Молодой человек попытался оправдаться тем, что его ничтожная работа не заслуживает такой чести — носить на своем заглавном листе имя знаменитого полководца и знатока литературы.
— Совсем не ничтожная, — возразил генерал. — У вас есть фантазия, вы сумели погрузиться в глубины моей любимой поэмы, как не всякому удается. Правда, некоторые ваши выводы абсурдны. Но с этим ничего не поделаешь: мы, люди, вообще тратим свои лучшие силы для достижения ничего не стоящих результатов. Если бы вы догадались вовремя спросить моего совета, я бы придал вашей диссертации такой оборот, который вызвал бы изумление и у вас самих, и у ваших поповских экзаменаторов, и у всей публики. Вы бы почувствовали, Пфаненштиль, что вторая половина «Одиссеи» отличается особой красотой и величием. Как? Возвратившийся домой путник подвергается под видом нищего бродяги оскорблениям у собственного очага. Как? Женихи стараются уверить самих себя, что он никогда не вернется, и все же чуют его присутствие. Они смеются, а их лица уже искажены предсмертной агонией — вот это поэзия! Однако вы правы, Пфаненштиль, какой толк в поэзии, если за ней не скрывается мораль. Раз Одиссей не может и не должен означать просто Одиссея, то кого и что он должен означать? Нашего Господа и Спасителя, грядущего судить живых и мертвых, — так доказываете вы, и так у вас и написано. Нет, Пфаненштиль, Одиссей означает любую истину, оскорбляемую самонадеянными женихами, то есть попами, которым она в один прекрасный день в своем победоносном облике пронзит сердце. Как вам это нравится? Вот какой оборот вам следовало бы придать вашим мыслям. И, будьте уверены, тогда диссертация привлекла бы к себе всеобщее внимание.
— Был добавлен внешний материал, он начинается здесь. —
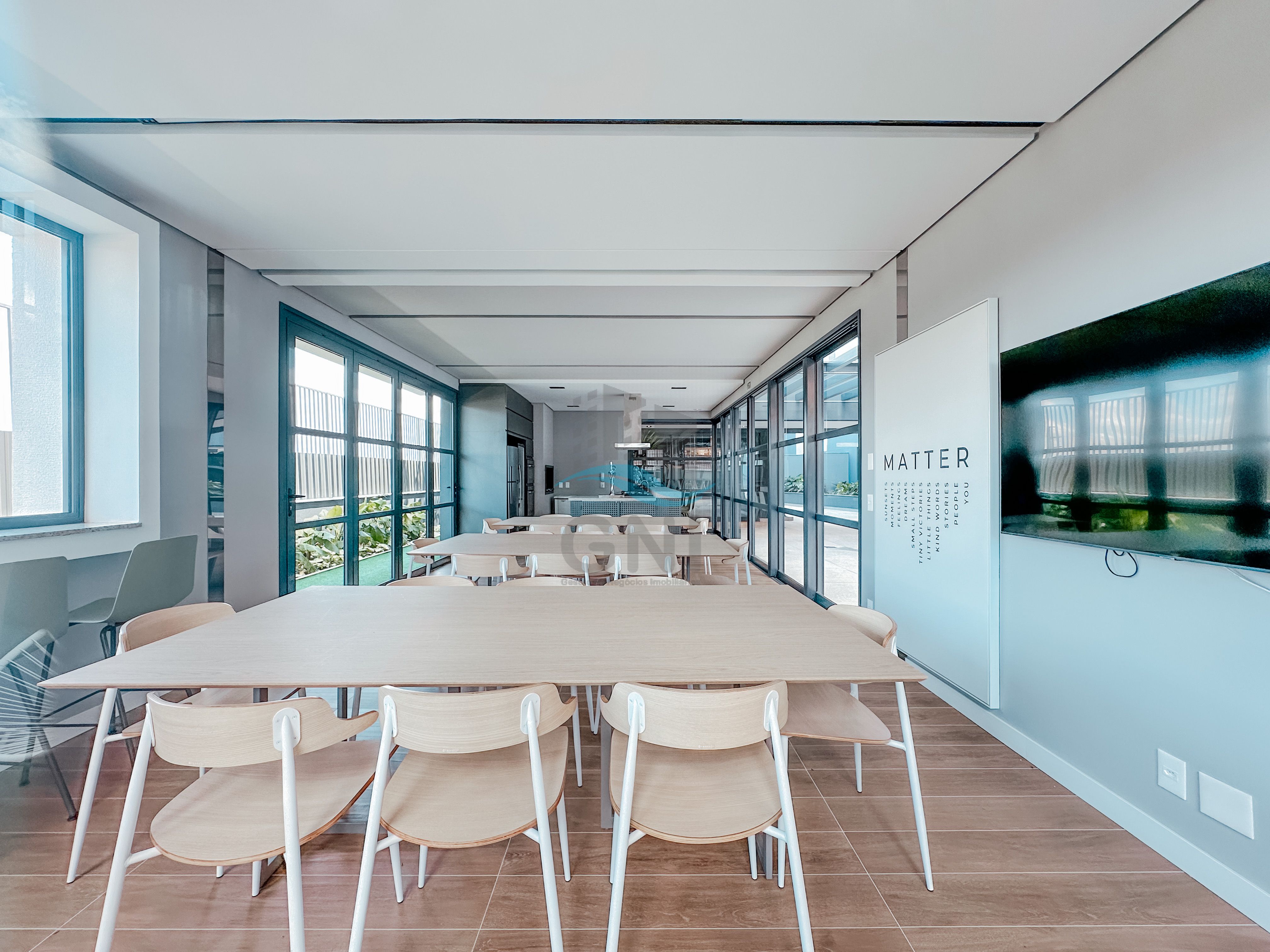 Imagens do imóveis APARTAMENTO PARA LOCAÇÃO - EDIFICIO INSIGHT PALHANO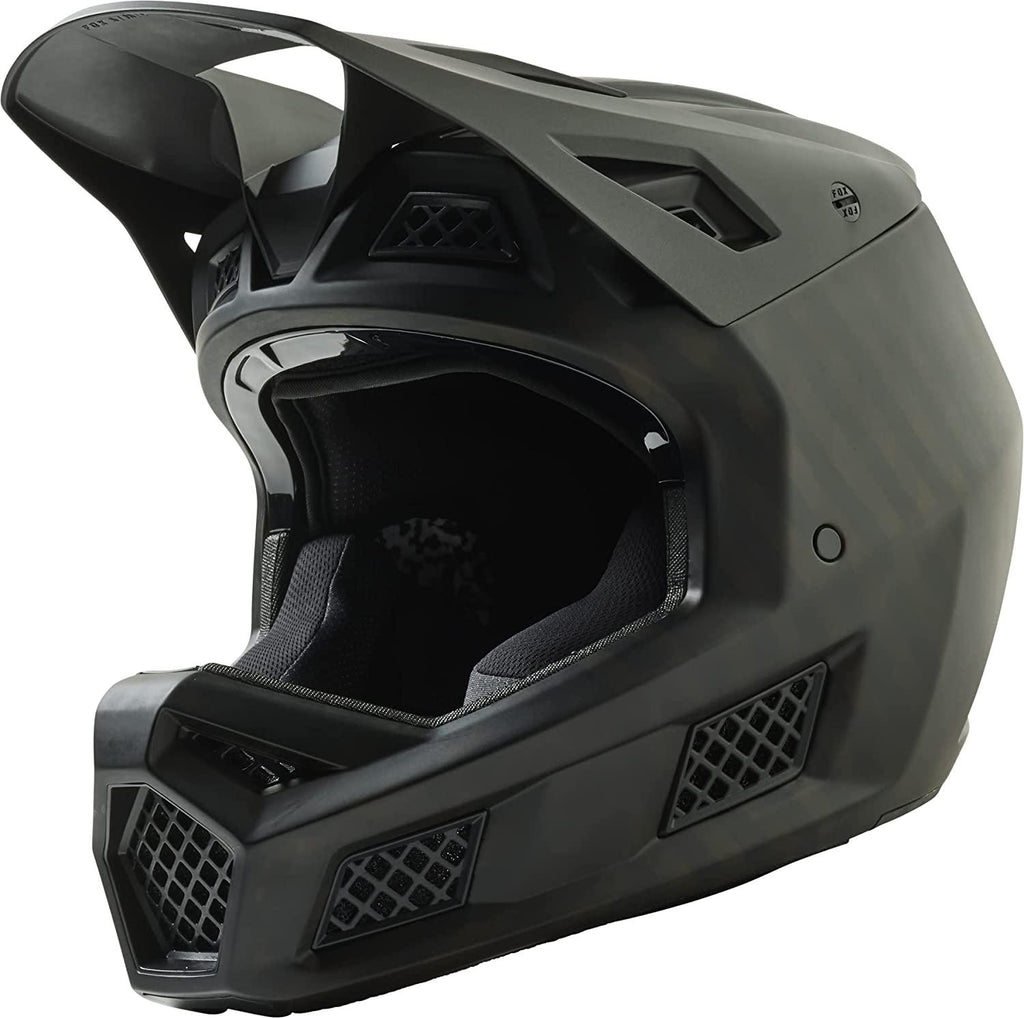 Fox Racing BMX-Bike-Helmets RPC Helmet MIPS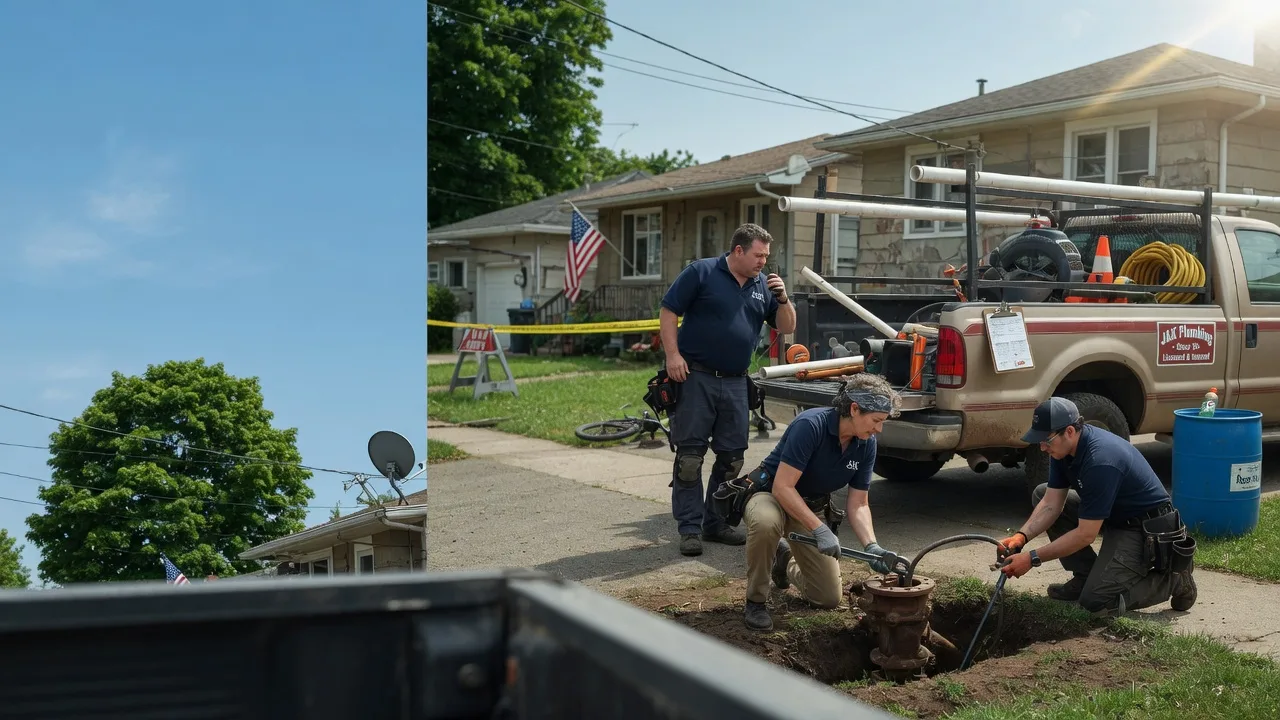 Water Heater Replacement in Beecher, IL near me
Пфаненштиль затрепетал при одной мысли о том, что его символике можно придать такой кощунственный оборот. Он был наивен и не сумел распознать иронию в словах старого насмешника.
Чтобы избежать затруднительной необходимости давать ответ вольнодумцу, Пфаненштиль взял в руки пергаментный том, которым Вертмюллер размахивал во время своей речи. Это было старинное издание «Одиссеи». Пфаненштиль благоговейно стал изучать титульный лист древней книги. Вдруг его глаза широко раскрылись от изумления и ужаса. Он заметил на поле слева, возле герба венецианского книгопродавца, слегка выцветшие, размашистым почерком написанные строки, гласившие: «Книгой по праву владеет Георг Енач».
Молодой человек отбросил книгу, как будто от нее пахло кровью. В то время кости народного вождя Енача тлели уже десятилетия в земле под собором в Куре; между тем его образ во времена покорности, времена, чуждые патриотизма, принял искаженные, отталкивающие черты, так что от его подлинной личности ничего не уцелело. Его считали отступником и кровопийцей, а Пфаненштилю он казался просто чудовищем.
Некоторое время генерал с насмешкой смотрел на испуганное лицо юноши, затем небрежно произнес:
— Ваш бывший коллега принес мне эту книгу в дар, когда мы были с ним еще в хороших отношениях, и я как-то посетил его в Давосе.
— Так, значит, он все-таки жил когда-то, — произнес вполголоса Пфаненштиль. — Он существовал, и у него были книги…
— Да, жил, и еще как жил! По-особенному, — произнес генерал с ухмылкой. — Как раз сегодня ночью он мне приснился; это, наверно, от того, что весь вчерашний день мне пришлось заниматься крайне неприятным делом: я писал свое завещание. Что может быть досаднее, чем, будучи живым и здоровым, делить свое имущество?
Молодого священника одолевало любопытство. Вдруг этот сон генерала был предостерегающим видением, которое поможет ему, Пфаненштилю, пробудить в сидящем перед ним собеседнике благочестивые мысли?
— Не расскажете ли вы мне о вашем сне? — спросил он с искренним участием.
— Пожалуйста. Итак, действие разворачивается в Куре. Людская толпа, парики чиновников, военные, со стороны собора благовест и салютные выстрелы. Мы проходим под аркой ворот на епископский двор. Далее мы идем вдвоем, со мной рядом какой-то гигант. Я вижу только шляпу с пером, из-под нее огромный нос и свисающую на воротник черную как смоль бороду.